Dans la communauté d’Hortaleza, Carmen, 17 ans, s’apprête à se fiancer à Rafa. Une vie toute tracée, un schéma qui se répète… Mais pas pour tout le monde. A 16 ans, Lola, elle, aime les graffitis, le lycée et les filles. Après plusieurs essais, à l’encontre des schémas traditionnels et avec beaucoup de pudeur, Lola parvient à séduire Carmen. Cependant, la dure réalité de la culture gitane les rattrape : il est inconcevable que deux femmes puissent s’aimer. Cela est contre-nature et vu comme une maladie chez les gitans d’Hortaleza.
Présenté l’an passé à l’occasion de la Quinzaine des Réalisateurs à Cannes, Carmen y Lola est un premier film plein d’ambition. Tel un challenge, la réalisatrice Arantxa Etchevarría s’est plongée au cœur d’une communauté gitane afin d’y trouver ses actrices. Au moyen d’un travail de fond gigantesque, elle a su intégrer une communauté – avec ses traditions et ses coutumes – tout en faisant preuve de bienveillance, et au-delà des à-priori.
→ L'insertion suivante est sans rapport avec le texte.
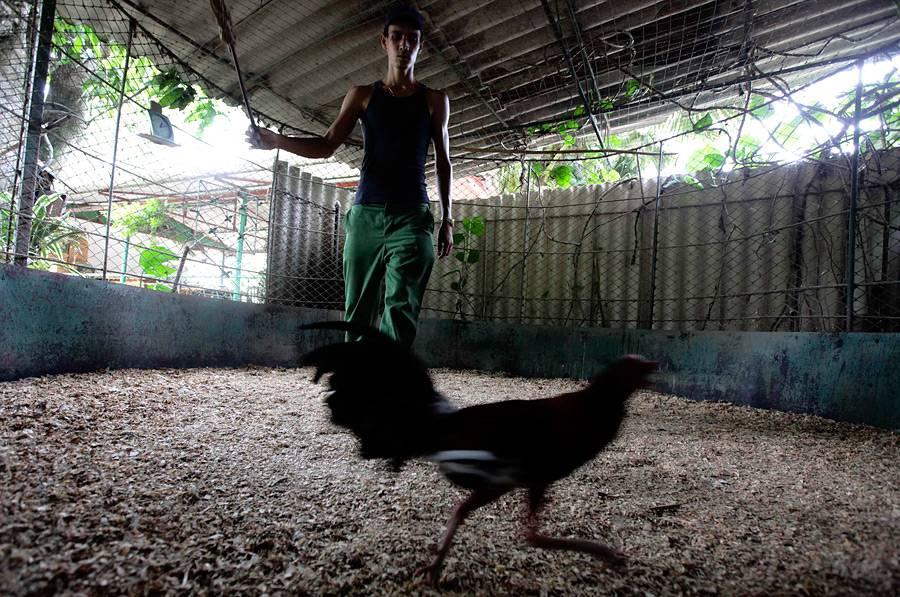 Характеристика бойцовых петухов, популярные породы птиц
Ce film est fort d’un point de vue sociologique. Il brise les clichés et les stéréotypes parce qu’il est vrai (et proche du documentaire) tout en restant pure fiction. Nul besoin d’actrices professionnelles, Arantxa a su mettre en image l’école de la vie et l’école de la rue. Elle met en avant le monde des gitans camelots au sein d’une société castillane à laquelle cette même communauté ne se mélange pas.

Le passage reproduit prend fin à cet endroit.